Outside Puerto Rico’s capital, a three-story-high mountain of debris and waste sits smack in the middle of what was a suburban soccer field before Hurricane Maria devastated the island.

Blue bleachers peek out from the edge of the trash pile, as a line of trucks rolls in to dump even more tree branches and moldy furniture. Workmen wearing yellow hard hats operate diggers to add the new waste to the growing pile in the center of the field.

Puerto Rico is struggling under the weight of its own garbage. Even before Maria hit in September, the Environmental Protection Agency says, most of the island’s landfills were filled beyond capacity and that nearly half were under orders to close.

Puerto Rico’s Solid Waste Authority estimates that the powerful hurricane created 6.2 million cubic yards of waste and debris. That’s enough trash to fill about 43 football stadiums with piles of waste eight stories high, according to a measure used by FEMA. And it has to go somewhere.

Workmen at the soccer field say the site became a makeshift dump because the landfill for the Toa Baja municipality, near San Juan, is so flooded with trash that wait times to dump debris can be hours. When the soccer site becomes too full, the workers say waste is then moved to the landfill in trucks.

In Maria’s wake, local governments are supposed to separate tree branches and other “green waste” for composting so that it doesn’t clog up landfills, says Antonio Rios, head of the Solid Waste Authority, the agency that sets the U.S. territory’s waste policy.

That composting process isn’t happening everywhere, Rios acknowledges. Green debris is still winding up in overflowing landfills across the island, though he says authorities are trying to divert additional material to landfills that have more room. Rios points out that the hurricane also has created other types of waste, things like broken kitchen appliances and food that went rotten because of a lack of electricity.

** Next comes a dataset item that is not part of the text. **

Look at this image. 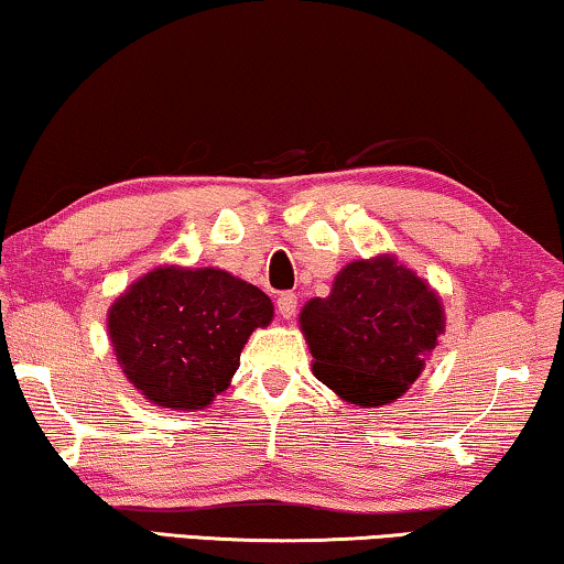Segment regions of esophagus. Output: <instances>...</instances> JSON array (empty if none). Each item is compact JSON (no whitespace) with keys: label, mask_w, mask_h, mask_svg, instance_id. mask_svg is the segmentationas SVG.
Segmentation results:
<instances>
[{"label":"esophagus","mask_w":564,"mask_h":564,"mask_svg":"<svg viewBox=\"0 0 564 564\" xmlns=\"http://www.w3.org/2000/svg\"><path fill=\"white\" fill-rule=\"evenodd\" d=\"M276 310H280V315L284 321H292L297 313V295L295 292H282L280 297H276Z\"/></svg>","instance_id":"obj_1"}]
</instances>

The landfill in Toa Baja is managed by the private firm Conwaste and takes in trash from at least four municipalities. It has been deeply troubled for years.

The site is supervised by 25-year-old Lionel Ruiz. Last month, he says, it accepted 36,000 tons of waste — that’s 70 percent more than the month before the hurricane. Ruiz points to trash-filled trucks waiting in a line that stretches down a dirt road and off into the distance. “It’s more busy than usual,” Ruiz says. “You see the line? We never have that line in normal operation.”

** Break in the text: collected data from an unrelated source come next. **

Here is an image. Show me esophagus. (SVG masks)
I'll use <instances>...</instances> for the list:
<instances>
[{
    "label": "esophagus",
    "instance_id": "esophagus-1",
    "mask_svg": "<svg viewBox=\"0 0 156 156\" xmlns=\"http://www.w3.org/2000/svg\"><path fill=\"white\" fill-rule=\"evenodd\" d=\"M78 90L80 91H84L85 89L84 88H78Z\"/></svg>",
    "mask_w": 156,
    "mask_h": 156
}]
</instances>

In 2008, the EPA ordered the Toa Baja landfill to close by 2014 because it posed an “imminent and substantial endangerment to health and the environment.” The agency said environmental inspectors found evidence that the landfill did not have a system to control liquid seeping through the garbage pile and into the ground. The agency found that this substance, called leachate, could potentially contaminate a nearby aquifer and wetlands.

In 2012, the EPA permitted the landfill to delay the closure for an unspecified amount of time. It was also allowed to create a smaller area incorporating more environmental precautions — such as a lining to prevent seepage — and begin accepting waste there.